» **DATA FOR PROCESSING**
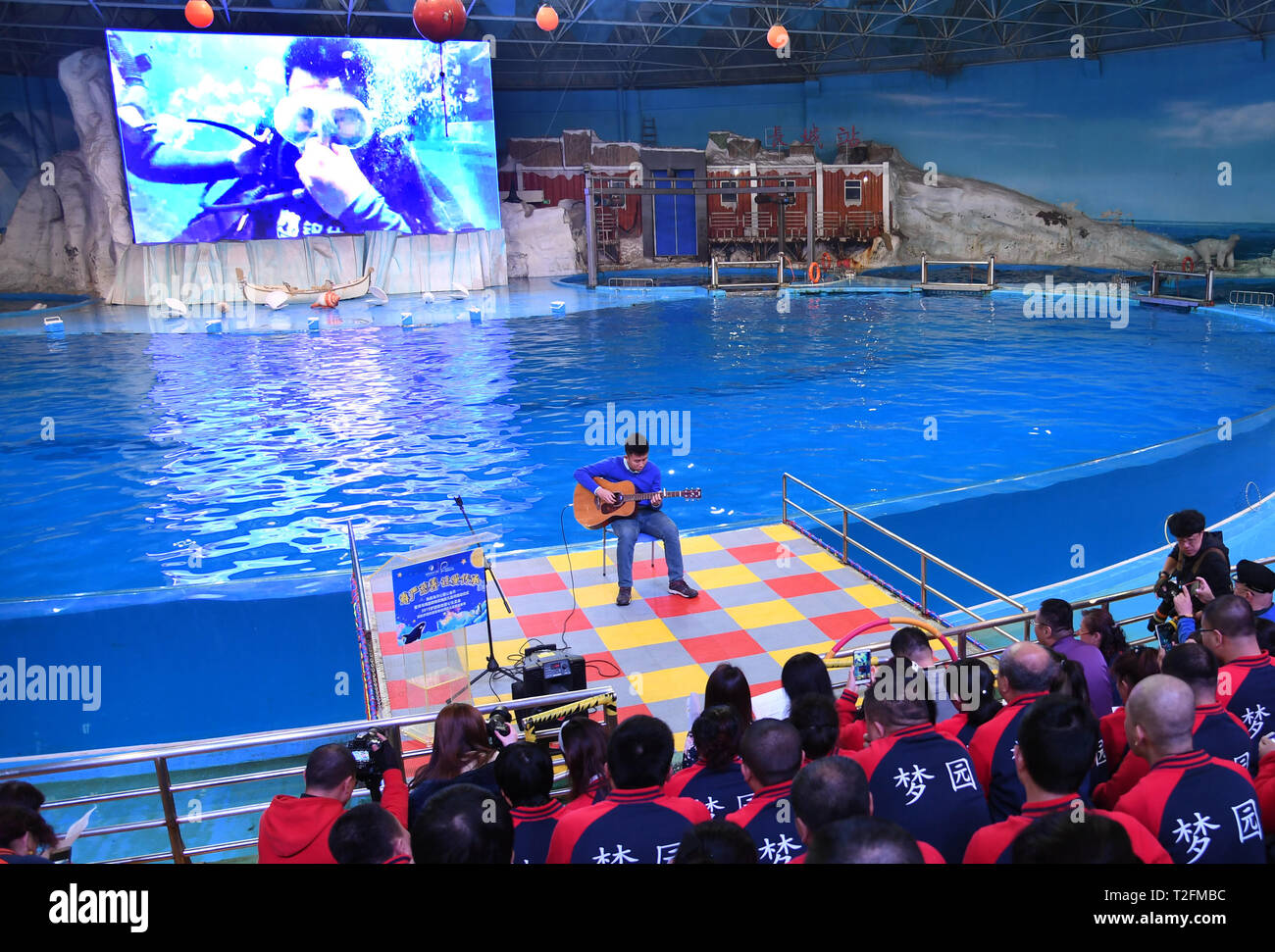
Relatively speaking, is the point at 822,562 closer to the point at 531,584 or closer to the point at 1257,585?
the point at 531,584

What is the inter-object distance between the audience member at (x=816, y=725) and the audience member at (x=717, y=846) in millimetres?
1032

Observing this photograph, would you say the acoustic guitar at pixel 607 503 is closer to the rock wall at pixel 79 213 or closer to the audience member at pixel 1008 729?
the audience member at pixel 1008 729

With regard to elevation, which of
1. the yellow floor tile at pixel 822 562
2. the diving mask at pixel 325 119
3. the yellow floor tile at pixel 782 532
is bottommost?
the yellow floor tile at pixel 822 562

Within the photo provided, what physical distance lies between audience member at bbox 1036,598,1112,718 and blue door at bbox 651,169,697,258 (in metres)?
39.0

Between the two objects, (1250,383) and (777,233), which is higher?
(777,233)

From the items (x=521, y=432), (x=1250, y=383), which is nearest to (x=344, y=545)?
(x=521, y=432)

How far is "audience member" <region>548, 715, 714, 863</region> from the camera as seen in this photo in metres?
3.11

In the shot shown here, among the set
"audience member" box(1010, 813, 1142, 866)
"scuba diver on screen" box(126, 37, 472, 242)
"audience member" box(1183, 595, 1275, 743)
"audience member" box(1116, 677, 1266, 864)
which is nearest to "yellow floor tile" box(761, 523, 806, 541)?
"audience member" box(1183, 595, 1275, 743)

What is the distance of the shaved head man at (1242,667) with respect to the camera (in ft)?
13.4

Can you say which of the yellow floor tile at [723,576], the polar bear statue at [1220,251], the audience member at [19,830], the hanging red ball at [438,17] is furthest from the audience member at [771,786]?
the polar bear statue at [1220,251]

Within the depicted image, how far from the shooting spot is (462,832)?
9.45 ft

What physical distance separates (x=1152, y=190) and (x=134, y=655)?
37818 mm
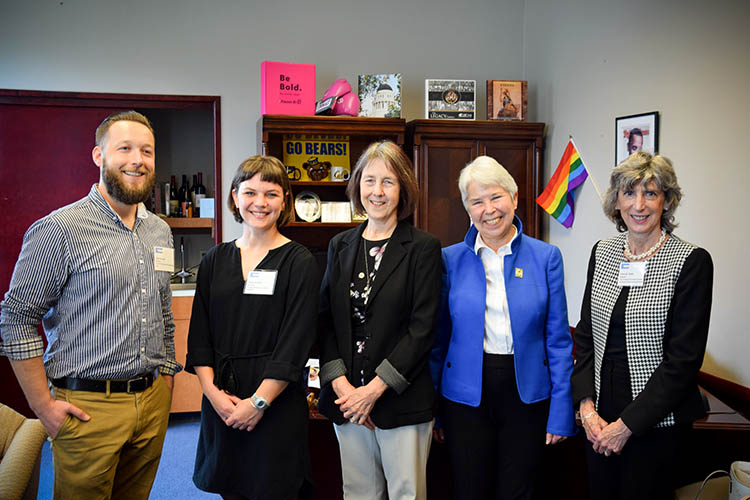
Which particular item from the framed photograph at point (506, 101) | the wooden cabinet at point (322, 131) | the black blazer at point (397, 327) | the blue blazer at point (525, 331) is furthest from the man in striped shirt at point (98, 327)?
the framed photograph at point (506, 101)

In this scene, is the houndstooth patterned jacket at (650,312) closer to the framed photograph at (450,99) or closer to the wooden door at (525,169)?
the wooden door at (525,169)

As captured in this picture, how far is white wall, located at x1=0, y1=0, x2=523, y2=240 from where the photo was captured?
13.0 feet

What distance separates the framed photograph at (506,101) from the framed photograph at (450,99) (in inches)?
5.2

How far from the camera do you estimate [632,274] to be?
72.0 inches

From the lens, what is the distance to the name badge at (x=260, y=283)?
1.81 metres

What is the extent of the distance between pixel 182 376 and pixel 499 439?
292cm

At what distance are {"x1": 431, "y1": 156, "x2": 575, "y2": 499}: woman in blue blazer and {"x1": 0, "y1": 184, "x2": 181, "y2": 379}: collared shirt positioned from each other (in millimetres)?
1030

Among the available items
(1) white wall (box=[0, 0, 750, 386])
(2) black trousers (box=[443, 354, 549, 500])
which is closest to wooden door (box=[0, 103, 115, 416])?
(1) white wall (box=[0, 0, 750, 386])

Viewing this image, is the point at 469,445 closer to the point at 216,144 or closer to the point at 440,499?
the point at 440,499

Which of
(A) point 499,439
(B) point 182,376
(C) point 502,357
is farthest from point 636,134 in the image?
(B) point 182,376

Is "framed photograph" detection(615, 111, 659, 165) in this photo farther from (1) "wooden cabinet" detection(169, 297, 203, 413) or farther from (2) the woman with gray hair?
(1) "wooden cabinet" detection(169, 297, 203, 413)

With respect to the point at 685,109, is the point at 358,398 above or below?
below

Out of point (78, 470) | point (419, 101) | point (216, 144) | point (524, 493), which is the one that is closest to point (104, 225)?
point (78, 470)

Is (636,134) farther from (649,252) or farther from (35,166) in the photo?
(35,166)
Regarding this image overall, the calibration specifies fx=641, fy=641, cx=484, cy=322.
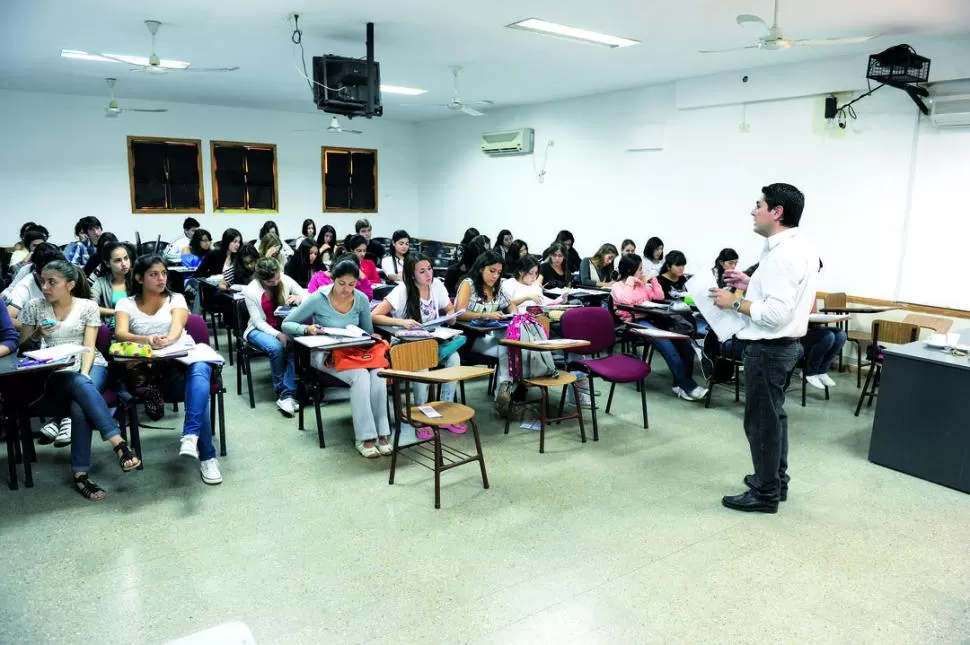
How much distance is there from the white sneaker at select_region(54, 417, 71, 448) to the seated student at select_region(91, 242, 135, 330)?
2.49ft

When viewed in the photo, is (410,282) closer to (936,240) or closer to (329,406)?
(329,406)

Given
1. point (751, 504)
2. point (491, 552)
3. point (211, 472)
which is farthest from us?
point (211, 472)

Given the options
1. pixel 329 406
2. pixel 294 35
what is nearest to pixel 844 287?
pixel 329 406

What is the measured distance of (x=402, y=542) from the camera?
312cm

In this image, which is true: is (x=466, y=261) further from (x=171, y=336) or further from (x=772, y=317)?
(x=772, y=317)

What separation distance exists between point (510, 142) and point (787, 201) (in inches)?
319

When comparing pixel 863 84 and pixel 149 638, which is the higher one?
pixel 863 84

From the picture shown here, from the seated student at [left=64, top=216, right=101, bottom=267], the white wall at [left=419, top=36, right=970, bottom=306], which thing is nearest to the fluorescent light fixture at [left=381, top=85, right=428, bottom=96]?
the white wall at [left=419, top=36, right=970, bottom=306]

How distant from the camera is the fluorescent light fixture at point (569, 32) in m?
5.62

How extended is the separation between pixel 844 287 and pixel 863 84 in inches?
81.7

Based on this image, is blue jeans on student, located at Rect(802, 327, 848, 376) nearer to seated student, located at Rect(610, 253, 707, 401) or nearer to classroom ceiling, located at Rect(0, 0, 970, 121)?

» **AIM**
Copy verbatim the span that begins at the line containing "with gray hair?" and ends at the last line of the material, inclusive of both; exclude pictures.

» **RESPONSE TO THE TASK**
Is "framed photograph" detection(615, 111, 659, 165) in this photo farther from (1) "wooden cabinet" detection(169, 297, 203, 413) or farther from (2) the woman with gray hair?
(1) "wooden cabinet" detection(169, 297, 203, 413)

With respect to the point at 685,109, is the point at 358,398 above or below?
below

Out of point (78, 470) | point (419, 101) | point (216, 144) | point (524, 493), which is the one that is closest to point (104, 225)?
point (78, 470)

Is (636,134) farther from (649,252) or farther from (35,166) in the photo?
(35,166)
Regarding this image overall, the calibration specifies fx=641, fy=641, cx=484, cy=322.
How much distance is there from the white sneaker at select_region(54, 417, 71, 448) to the seated student at select_region(91, 242, 135, 330)?
2.49ft

When viewed in the photo, is (410,282) closer to (936,240) or closer to (329,406)?
(329,406)

Given
1. point (751, 504)
2. point (491, 552)
3. point (211, 472)
which is farthest from us?
point (211, 472)

Given the options
1. pixel 329 406
2. pixel 294 35
what is nearest to pixel 844 287?
pixel 329 406

What is the measured distance of (x=402, y=542) from the camera?
312cm

In this image, which is true: is (x=466, y=261) further from (x=171, y=336) or further from (x=772, y=317)?
(x=772, y=317)

What separation distance exists between point (510, 142) and point (787, 201) (in inches)?
319

When comparing pixel 863 84 and pixel 149 638, which is the higher one?
pixel 863 84

From the picture shown here, from the seated student at [left=64, top=216, right=101, bottom=267], the white wall at [left=419, top=36, right=970, bottom=306], which thing is nearest to the fluorescent light fixture at [left=381, top=85, right=428, bottom=96]?
the white wall at [left=419, top=36, right=970, bottom=306]

How distant from the camera is the fluorescent light fixture at point (569, 32) in m?
5.62

How extended is the separation between pixel 844 287 and pixel 863 84 in inches?
81.7

Based on this image, is blue jeans on student, located at Rect(802, 327, 848, 376) nearer to seated student, located at Rect(610, 253, 707, 401) or nearer to classroom ceiling, located at Rect(0, 0, 970, 121)?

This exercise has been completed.